As Justin Wolfers pointed out on Twitter, at least one of questions that Christiano, et al. claim is only answerable by DSGE simulations can actually be answered in reduced form:
Does an increase in unemployment benefits increase unemployment? On the one hand, conventional wisdom argues that higher benefits lead to higher wages and more unemployment. On the other hand, if the nominal interest rate is relatively insensitive to economic conditions, then the rise in wages raises inflation. The resulting decline in the real interest rate leads to higher aggregate demand, a rise in economic activity and lower unemployment. Which of these effects is stronger?A 2015 paper by John Coglianese addresses this question without using a DSGE model:
I analyze a natural experiment created by a federal UI extension enacted in the United States during the Great Recession and measure the effect on state-level employment. I exploit a feature of this UI extension whereby random sampling error in a national survey altered the duration of unemployment insurance in several states, resulting in random variation in the number of weeks of unemployment insurance available at the state level.Christiano et al. totally ignore the existence of natural experiments. They claim that in the absence of laboratory experiments, model simulations are the best we've got. The rapidly rising popularity of the natural experiment approach in economics doesn't even register on their radar screens. That's not a good look.

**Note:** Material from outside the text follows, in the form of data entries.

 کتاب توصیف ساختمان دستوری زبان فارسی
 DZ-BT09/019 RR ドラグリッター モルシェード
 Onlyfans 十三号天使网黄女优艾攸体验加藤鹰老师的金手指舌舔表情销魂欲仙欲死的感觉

Finally, Christiano et al. strike a tone of dismissive arrogance, at a time when the world (including the rest of the econ profession) is rightly calling for greater humility from macroeconomists. The most prominent, common DSGE models - the type created by Christiano and Eichenbaum themselves - failed pretty spectacularly in 2008-12. That's not a record to be arrogant about - it's something to apologize for. Now the profession has patched those models up, adding finance, a zero lower bound, nonlinearity, etc. It remains to be seen how well the new crop of models will do out of sample. Hopefully they'll do better.

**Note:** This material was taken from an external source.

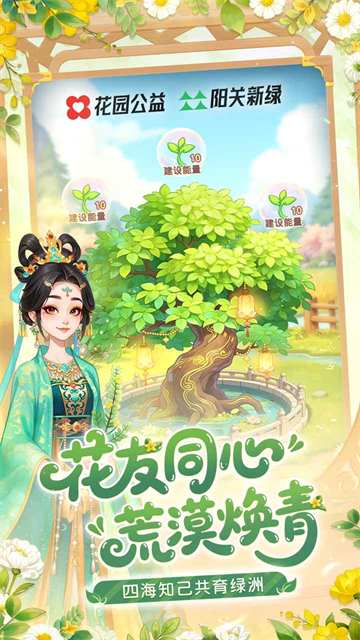 我的花园世界官方版4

But the burden of proof is on the DSGE-makers, not on the critics. Christiano et al. should look around and realize that people outside their small circle of the world aren't buying it. Central banks still use SEMs, human judgment, and lots of other tools. Finance industry people don't use DSGEs at all. Even in academia, use of DSGE models is probably trending downward:
In other words, Christiano et al. and other DSGE champions are still getting paid nice salaries to make DSGE models, but they're not winning the intellectual battle in the wider world. Dismissive rhetoric like this essay will not help their case. Even Miles Kimball, who spent his career making DSGE models, and who made crucial contributions to the models for which Christiano and Eichenbaum got famous, was put off by this essay.

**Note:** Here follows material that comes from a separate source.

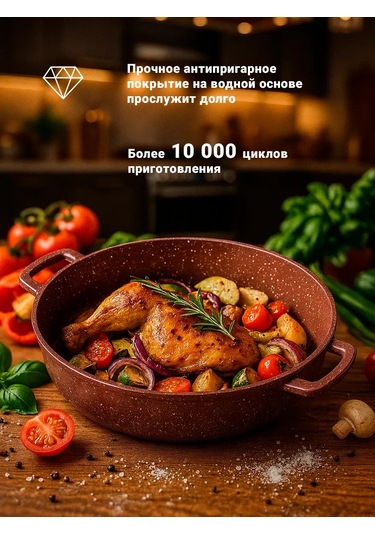 Gornica Tm Kapaksız 3 Litrelik Mangal 289122227 Çikolata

Look. There are good defenses of modern macro, and of DSGE, to be made. Ricardo Reis made a really good defense earlier this year. Fabio Ghironi made another good one. Their essays are humble and smart. They acknowledge the key importance of empirical evidence and of a diversity of approaches. They also acknowledge that macroeconomists need to do better, and that this will take some time. They focus on the young people doing good work, striving to improve things, and striking out in new directions. These are the macro defenses the profession needs.
The idea of DSGE models is not a bad one. Working on DSGE models isn't necessarily wasted effort. Nor are most DSGE modelers the dismissive, chest-thumping caricature that Christiano et al.'s essay paints them as. People are out there doing good work, trying to improve the performance of macro models. But rhetoric like this ends up hurting, rather than helping, their task.